Wednesday, February 5, 2014

A Pinot noir we can love with two curries 気に入ったピノノワールと合いがけカレー

We usually do not particularly like Pinot noir including Burgundy. (We are not sophisticated enough to enjoy the subtleties of these Pinots). But occasionally, we come across a Pinot we really like such as the one we had recently.  So I decided it was worthwhile to post something about it. This wine was a bit unusual for Pinot (may be that is the reason we liked it). It was unusually dark in color for a Pinot—it was almost dark like Cab. The wine is called "Belle Glos Pinot Noir" Clark and Telephone from Santa Barbara. The grapes are from the vineyard located at the corner of Clark and Telephone roads. This is a young wine (2012 harvest, 9 month aging in an oak cask). It bursts with dark cherry, blueberry, caramel and vanilla up front  leading to a smooth silky tannin. We can really enjoyed this Pinot.

The appetizers may not have been a perfect pairing for this wonderful California Pinot but the threesome I served were (from left to right); Indian spiced braised cabbage with raisins (my wife made this, a subject of a future post), baked spicy tofu cubes, and baked chick peas. These dishes were not too spicy hot but had layers of spice flavors. For the tofu dish, this time I used Sriracha which added a nice flavor and heat.

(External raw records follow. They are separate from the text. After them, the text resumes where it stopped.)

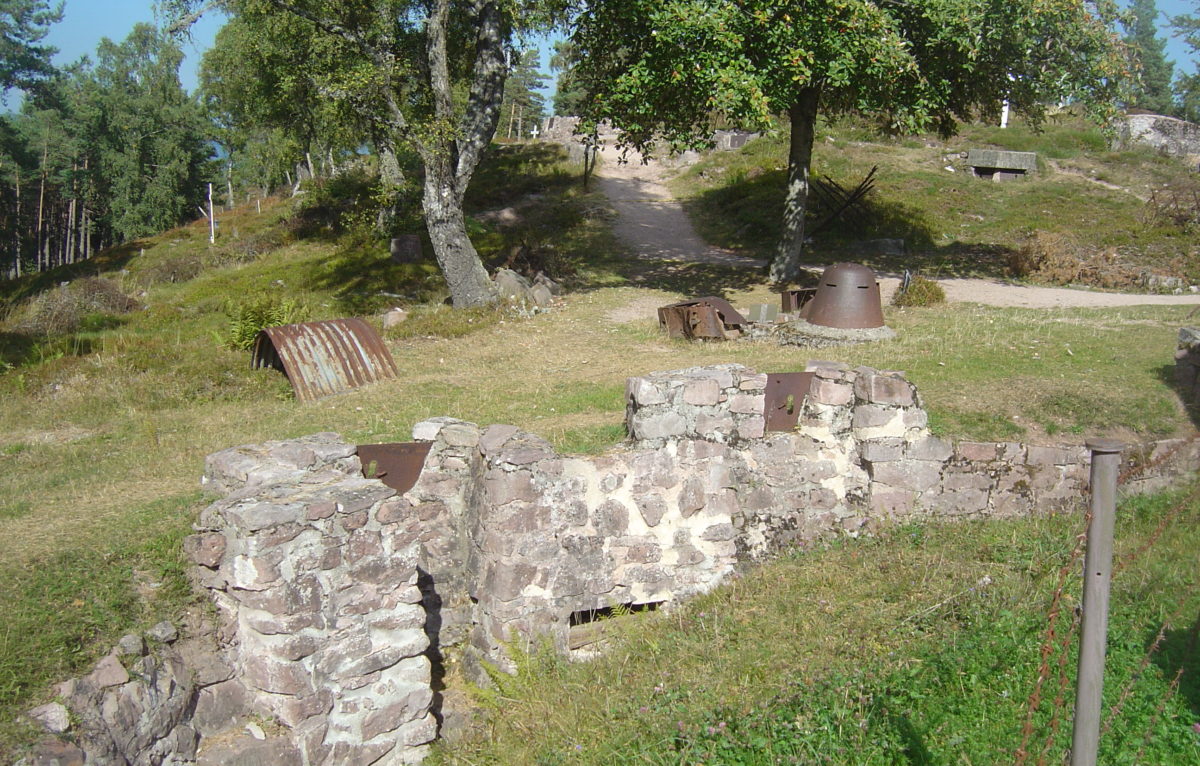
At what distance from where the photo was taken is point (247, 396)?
36.9 feet

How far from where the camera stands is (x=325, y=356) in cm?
1165

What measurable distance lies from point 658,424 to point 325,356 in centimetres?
595

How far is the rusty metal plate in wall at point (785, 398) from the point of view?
7730mm

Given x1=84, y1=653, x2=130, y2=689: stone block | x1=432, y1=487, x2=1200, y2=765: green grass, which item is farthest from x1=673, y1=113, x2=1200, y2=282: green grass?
x1=84, y1=653, x2=130, y2=689: stone block

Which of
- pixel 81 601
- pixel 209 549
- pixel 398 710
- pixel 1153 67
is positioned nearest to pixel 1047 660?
pixel 398 710

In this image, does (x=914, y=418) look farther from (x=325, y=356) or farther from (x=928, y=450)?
(x=325, y=356)

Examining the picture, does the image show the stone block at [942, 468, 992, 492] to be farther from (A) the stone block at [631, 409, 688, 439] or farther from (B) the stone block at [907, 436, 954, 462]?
(A) the stone block at [631, 409, 688, 439]

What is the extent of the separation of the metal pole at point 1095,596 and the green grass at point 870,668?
1.62m

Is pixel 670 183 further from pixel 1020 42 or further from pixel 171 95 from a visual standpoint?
pixel 171 95

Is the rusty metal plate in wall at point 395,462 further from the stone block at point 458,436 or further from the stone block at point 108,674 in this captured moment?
the stone block at point 108,674

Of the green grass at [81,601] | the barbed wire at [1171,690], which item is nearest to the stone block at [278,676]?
the green grass at [81,601]

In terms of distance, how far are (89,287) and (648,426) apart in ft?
55.8

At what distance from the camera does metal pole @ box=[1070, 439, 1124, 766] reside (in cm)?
300

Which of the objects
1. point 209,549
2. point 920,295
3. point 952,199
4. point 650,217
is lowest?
point 209,549
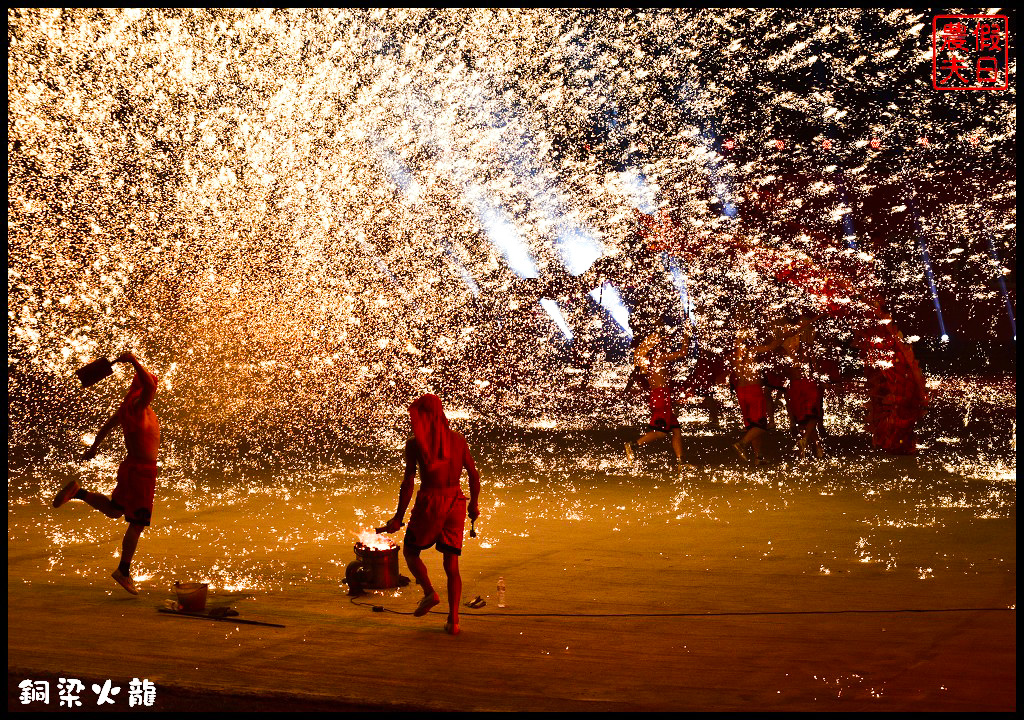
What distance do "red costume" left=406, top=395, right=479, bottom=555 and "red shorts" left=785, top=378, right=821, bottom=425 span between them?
799 centimetres

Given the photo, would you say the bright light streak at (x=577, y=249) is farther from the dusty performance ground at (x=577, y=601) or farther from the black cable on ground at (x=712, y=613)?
the black cable on ground at (x=712, y=613)

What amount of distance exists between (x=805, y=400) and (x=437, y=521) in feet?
26.6

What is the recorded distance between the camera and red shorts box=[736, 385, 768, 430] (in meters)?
12.8

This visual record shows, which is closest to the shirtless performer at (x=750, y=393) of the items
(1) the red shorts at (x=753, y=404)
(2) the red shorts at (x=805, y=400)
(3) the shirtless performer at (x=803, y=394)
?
(1) the red shorts at (x=753, y=404)

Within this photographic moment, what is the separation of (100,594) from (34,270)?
12.0 m

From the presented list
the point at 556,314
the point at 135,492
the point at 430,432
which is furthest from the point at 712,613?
the point at 556,314

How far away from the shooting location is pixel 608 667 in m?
4.82

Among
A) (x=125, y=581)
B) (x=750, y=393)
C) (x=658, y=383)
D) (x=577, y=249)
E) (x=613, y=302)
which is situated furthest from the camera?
(x=577, y=249)

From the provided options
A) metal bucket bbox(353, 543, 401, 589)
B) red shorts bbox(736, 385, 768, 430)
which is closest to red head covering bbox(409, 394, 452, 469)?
metal bucket bbox(353, 543, 401, 589)

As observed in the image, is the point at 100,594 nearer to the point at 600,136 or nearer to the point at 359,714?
the point at 359,714

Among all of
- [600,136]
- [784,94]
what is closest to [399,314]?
[600,136]

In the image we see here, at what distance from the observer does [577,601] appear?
621cm

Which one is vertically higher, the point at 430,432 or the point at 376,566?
the point at 430,432

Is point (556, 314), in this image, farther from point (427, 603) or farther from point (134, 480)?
point (427, 603)
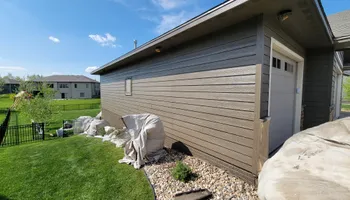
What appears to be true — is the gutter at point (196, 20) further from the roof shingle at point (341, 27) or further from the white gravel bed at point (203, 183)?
the roof shingle at point (341, 27)

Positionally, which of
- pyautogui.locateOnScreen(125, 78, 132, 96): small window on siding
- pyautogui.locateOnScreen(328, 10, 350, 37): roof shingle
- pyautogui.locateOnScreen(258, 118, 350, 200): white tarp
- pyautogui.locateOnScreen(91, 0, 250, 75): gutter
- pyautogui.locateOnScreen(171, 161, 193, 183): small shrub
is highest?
pyautogui.locateOnScreen(328, 10, 350, 37): roof shingle

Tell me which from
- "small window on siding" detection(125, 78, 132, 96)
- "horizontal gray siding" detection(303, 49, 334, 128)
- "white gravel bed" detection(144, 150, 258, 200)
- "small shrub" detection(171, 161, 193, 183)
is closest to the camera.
A: "white gravel bed" detection(144, 150, 258, 200)

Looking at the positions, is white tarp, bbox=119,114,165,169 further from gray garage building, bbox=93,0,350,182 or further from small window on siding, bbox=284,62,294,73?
small window on siding, bbox=284,62,294,73

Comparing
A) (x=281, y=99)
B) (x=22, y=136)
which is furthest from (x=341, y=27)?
(x=22, y=136)

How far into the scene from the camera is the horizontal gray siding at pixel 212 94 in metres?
2.83

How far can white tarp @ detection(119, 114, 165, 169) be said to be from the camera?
12.4 ft

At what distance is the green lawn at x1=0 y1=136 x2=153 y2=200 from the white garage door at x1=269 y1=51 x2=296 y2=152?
117 inches

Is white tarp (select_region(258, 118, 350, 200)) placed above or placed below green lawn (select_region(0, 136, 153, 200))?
above

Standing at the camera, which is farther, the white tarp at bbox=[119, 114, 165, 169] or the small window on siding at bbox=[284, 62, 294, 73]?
the small window on siding at bbox=[284, 62, 294, 73]

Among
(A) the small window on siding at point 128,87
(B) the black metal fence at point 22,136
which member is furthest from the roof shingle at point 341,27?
(B) the black metal fence at point 22,136

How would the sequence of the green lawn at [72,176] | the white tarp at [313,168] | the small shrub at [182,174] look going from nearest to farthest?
the white tarp at [313,168] < the green lawn at [72,176] < the small shrub at [182,174]

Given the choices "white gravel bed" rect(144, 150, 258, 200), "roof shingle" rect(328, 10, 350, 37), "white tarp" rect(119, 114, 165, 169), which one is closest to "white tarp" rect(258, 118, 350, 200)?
"white gravel bed" rect(144, 150, 258, 200)

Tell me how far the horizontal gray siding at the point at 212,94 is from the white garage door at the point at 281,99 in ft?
3.30

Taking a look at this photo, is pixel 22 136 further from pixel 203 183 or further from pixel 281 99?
pixel 281 99
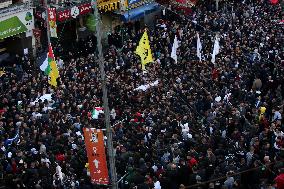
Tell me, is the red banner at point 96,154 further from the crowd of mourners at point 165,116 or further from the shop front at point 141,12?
the shop front at point 141,12

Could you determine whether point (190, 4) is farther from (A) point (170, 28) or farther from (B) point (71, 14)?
(B) point (71, 14)

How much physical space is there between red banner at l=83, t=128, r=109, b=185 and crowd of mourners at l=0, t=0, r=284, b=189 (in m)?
1.89

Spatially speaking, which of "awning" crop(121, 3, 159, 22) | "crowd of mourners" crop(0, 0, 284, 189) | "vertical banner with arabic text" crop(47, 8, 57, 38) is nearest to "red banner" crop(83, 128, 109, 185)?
"crowd of mourners" crop(0, 0, 284, 189)

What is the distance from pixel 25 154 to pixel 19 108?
4.41 metres

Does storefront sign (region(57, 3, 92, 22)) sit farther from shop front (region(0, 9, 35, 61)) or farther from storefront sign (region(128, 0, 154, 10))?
storefront sign (region(128, 0, 154, 10))

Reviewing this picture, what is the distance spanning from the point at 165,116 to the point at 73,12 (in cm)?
1540

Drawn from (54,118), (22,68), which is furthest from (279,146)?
(22,68)

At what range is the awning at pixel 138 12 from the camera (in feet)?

For dinner, we had two quite different curries which my wife made. These two curries were made for a dinner for our friends; a mixed population of vegetarians and omnivores but because of bad weather they weren’t able to make it to the dinner. The left "red" curry is  lamb curry and the right "green" curry is spinach curry. For the spinach curry, instead of home-made cheese curd, we used cubes of Feta and smoked gouda cheeses. In Japan, "Aikake" curry 合いかけカレー is rather popular in which two different curries are served over rice on a single plate. The idea is you first enjoy the two curries and rice individually and then mix them up to create a new flavored curry.

My being carnivore/omnivore, I liked the lamb curry better but the spinach curry was totally different in flavor and texture and was excellent. Both curries had complex layers of Indian spices but were not too spicy hot. For some reason, this Pinot really went well with these curries.

Sunday, February 2, 2014

Tender simmered octopus 蛸の柔らか煮

When I made extra octopus legs to Galician octopus tapas, I also made a Japanese-style simmered octopus.



This is a rather simple recipe. I started simmering the octopus legs and head (body) in water with a dash of sake with an Otoshi-buta 落とし蓋 (see below) and a regular lid. I cooked it for over 1 hour before I seasoned the broth. I did not measure but added sugar first (1 tbs to about 3 cups of boiling liquid). I simmered it for 30 minutes and added soy sauce (about 1 tbs). I removed the lid and turned up the flame to low-medium and reduced the broth to 1/3 (took another 30 minutes).



The sauce became thick and clingy (The first picture). I cut  the cooked meat into bite sized pieces and served. We like this preparation better than Galician octopus. The meat became really tender after long hours of cooking. With this dish we congratulated ourselves for completely finishing the whole boiled octopus.

P.S. Once the simmer octopus was refrigerated, it got chewy again. heating up in the microwave did not improve.